ヒイロは目の端にデュオを捕らえると今度は神父のほうに目をやった。
そして、
「デュオ、いつまでふざけた茶番をするつもりだいいかげん人をからかうのはよせ。」
とつまらなさそうにつぶやいた。
「ぁ、やっぱばれてた?」
といままでこらえていた笑いをついに吐き出した。
「なっ!」
神父は驚いた様子だったが、ヒイロは種明かしをした。
「貴様はデュオを利用するつもりでまんまとだまされたと言うことだ。」
「そういう事」
と、デュオはいかにも人を食った笑い方をしながら神父に近寄った。
「どういう事だ、一体...?」
神父は、うろたえながらも銃を手にする。
「俺は、あんたを見たときから記憶が戻ってたんだよ、正確に言うならあんたに会ってだ。どうしてだか分かるか?」
神父は驚愕してはいたが一応かぶりを振った。
「似てたんだよ皮肉にもあんたの顔は本物の神父にな。」
「デュオ...」
これはヒイロも知らなかったことだ。
ピーポー、ピーポー
サイレンの音が近づいてくる。
「俺が連絡した。
後は専門家に任せれば、いい」
先ほどのデュオの顔になぜか危機感を覚えたヒイロは早くこの場からデュオを連れて立ち去りたかった。
だが
「ふははは、もう遅い先ほどお前が打ったデーたはすでに転送されて仲間の元に届いているはずだいくら貴様らとてまにあわ...」
ピ−
と、後ろのパソコンから機会音が聞こえてきたと思うとエラーと言う文字が画面いっぱいに広がり最後には一文字『死』と、打たれていた。

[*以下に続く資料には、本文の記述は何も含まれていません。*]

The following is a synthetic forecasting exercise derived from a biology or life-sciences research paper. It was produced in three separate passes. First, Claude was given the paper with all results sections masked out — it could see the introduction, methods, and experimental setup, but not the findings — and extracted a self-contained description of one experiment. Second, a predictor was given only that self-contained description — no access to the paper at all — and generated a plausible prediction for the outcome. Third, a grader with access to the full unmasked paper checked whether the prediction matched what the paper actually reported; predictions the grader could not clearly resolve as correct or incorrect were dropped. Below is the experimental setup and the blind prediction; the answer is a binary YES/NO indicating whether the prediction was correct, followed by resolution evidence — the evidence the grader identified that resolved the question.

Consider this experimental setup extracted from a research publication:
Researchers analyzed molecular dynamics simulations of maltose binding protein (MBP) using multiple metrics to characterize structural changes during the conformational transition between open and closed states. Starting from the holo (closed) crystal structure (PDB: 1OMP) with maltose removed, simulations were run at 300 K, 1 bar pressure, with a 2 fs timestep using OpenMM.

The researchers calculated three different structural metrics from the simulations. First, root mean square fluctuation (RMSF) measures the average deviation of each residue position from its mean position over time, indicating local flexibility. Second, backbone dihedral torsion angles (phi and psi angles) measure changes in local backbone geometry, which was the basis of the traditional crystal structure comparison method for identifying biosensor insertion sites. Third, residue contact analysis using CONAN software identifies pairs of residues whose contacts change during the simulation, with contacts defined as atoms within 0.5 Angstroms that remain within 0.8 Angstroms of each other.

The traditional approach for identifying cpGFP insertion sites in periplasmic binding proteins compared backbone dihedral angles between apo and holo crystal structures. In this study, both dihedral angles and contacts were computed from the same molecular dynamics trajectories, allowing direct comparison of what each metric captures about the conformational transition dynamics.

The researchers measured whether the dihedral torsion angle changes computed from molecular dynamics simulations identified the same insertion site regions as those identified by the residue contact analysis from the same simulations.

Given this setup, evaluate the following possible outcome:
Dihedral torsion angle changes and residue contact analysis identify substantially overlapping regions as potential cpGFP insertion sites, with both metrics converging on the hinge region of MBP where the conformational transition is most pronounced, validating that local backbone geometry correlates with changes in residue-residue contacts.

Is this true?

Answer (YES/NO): NO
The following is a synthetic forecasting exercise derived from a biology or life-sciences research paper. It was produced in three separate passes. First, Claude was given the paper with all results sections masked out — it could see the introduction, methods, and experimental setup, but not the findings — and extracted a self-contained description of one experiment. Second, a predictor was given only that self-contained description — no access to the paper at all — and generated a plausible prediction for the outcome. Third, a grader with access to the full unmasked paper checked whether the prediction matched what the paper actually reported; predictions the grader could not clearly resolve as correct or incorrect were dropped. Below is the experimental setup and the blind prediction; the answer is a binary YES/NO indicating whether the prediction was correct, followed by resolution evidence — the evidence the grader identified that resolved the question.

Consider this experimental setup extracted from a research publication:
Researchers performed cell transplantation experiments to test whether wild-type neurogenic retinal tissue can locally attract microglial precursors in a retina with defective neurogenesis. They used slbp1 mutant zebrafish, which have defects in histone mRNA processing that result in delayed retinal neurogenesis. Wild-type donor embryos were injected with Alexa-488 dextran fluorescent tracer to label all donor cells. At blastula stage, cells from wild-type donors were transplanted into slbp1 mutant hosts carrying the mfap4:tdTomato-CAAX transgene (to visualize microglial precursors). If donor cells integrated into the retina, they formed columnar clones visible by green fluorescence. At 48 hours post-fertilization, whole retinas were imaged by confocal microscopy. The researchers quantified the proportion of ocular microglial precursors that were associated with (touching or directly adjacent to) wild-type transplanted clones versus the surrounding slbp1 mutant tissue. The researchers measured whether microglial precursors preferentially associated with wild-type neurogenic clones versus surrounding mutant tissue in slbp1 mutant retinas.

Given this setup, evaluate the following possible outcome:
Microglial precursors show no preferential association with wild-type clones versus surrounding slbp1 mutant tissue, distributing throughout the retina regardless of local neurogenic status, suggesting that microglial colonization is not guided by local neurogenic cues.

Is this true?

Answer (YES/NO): NO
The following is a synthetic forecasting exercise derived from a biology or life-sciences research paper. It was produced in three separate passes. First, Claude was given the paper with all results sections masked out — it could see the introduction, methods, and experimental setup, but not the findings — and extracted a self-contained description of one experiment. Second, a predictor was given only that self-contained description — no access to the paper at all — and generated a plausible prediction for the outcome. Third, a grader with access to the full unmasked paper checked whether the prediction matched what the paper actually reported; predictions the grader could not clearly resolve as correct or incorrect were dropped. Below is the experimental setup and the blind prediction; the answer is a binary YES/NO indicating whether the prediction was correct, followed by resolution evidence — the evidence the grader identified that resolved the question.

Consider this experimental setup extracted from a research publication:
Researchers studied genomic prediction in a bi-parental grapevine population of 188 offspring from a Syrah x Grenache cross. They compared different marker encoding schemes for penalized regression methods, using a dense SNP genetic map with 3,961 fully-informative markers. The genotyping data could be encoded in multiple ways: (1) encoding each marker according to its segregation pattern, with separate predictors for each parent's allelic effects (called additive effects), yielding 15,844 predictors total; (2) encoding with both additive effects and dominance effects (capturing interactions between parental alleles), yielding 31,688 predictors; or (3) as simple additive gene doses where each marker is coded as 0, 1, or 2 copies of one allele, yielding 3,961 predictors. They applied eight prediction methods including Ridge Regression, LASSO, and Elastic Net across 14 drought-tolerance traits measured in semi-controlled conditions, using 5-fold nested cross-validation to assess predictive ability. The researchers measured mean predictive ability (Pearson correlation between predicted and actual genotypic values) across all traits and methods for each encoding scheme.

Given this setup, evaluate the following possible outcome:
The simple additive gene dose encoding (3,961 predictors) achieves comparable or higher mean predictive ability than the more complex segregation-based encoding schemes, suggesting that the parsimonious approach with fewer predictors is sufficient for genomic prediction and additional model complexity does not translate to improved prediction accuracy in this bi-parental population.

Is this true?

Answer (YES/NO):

「ばーか。俺はあんときも正気だったんだぜ。そんなもんおまえらの計画ごとウイルスで粉みじんにしてやったよ。」
「そんな....」
これまで築いてきた計画が...そんな事を考えてると急に胸が苦しくなった。
痛みに我慢しきれず。うずくまった。
「もうソロソロかな、即効性の毒の効果が現れるのは」
「毒!?」
ヒイロが聞き返した。そんな事をすればデュオは殺人者になってしまう戦争でもないのだ今は
だがもう神父はそんな事聞いてはいない、痛みに耐え切れず失神してしまったからだ。
「大丈夫だよ、死なないから、ま、よくて廃人だけどね」
そんな事を言ってデュオはにんまりと笑った。
そして
「俺おだましたらこういう事になんのだぜ、じゃーな
ヒイロ行こうぜ」
そういって彼は長い三つ編みを揺らして教会を立ち去った。
ヒイロはしばらくデュオを見ていたがすぐにそれを追いかけた。
ACT9 エピローグ
「しっかしそれにしてもあれはないよな」
「......」
「普通、あんなんに引っかかるやつっているか?記憶ソーシツでも俺だったら絶対見抜いてたね。」
「.....」
「お前がもう少し遅れたらなぁ、俺がこうちょちょいのちょいで」
「殺していただろう?」
「....聞いてたの」
「....記憶はあるのか?」
「へっ?あっああ、記憶ねお蔭様でもう絶好調ってくらい元に戻ってるぜ」
「そうじゃない、記憶喪失のときの記憶は有るのかと聞いている。」
「...お前言葉少なすぎ。ま、そりゃまあ一応ね」
「そうか」
「.....」
「.....」
沈黙がつづく
「お前は..」
沈黙を破ったのはヒイロのほうだった
「お前は一度も俺の前では眠らないな」
「えーヒイロ君俺の寝顔なんか見たいのー!?」
「みたい」
「..恥ずかしいやつ...」
「俺はお前のおかげで変われたと思う。お前は?」
「おー、いつにもなくヒイロ君が喋ってるー!って何もぶつ事はないじゃね−か」
「お前は?」
「....わかんねー..けど、変わりたいとは思ってるぜ
俺さ、いつもあの戦争のころが思い出せる、何だか今よりもっとずっと生きていられたって感じられる瞬間が多かったからかもしれないけど、
実際のところあまり変わりたいと思ってねーのかもしれないな。」
「俺が変えてやる」
「へ?」
「お前が変わりたくなくても俺が捻じ曲げて変えてみせる。」
「.....」
「俺を信じろ」
「お前、本トーに変わったな、なんかこっちが照れるぜ」
「.....」
「ま、期待して待っててやるよ」
そういって彼らは自分のアパートに帰っていった。
もう夜は明け空がしじらみはじめていた。
「今日朝飯なんにするー?」
「納豆と梅干し」
「げー俺それ嫌い」
「好き嫌いはよくない」
そんなたわいない話をしながら彼らは家路につくのであった。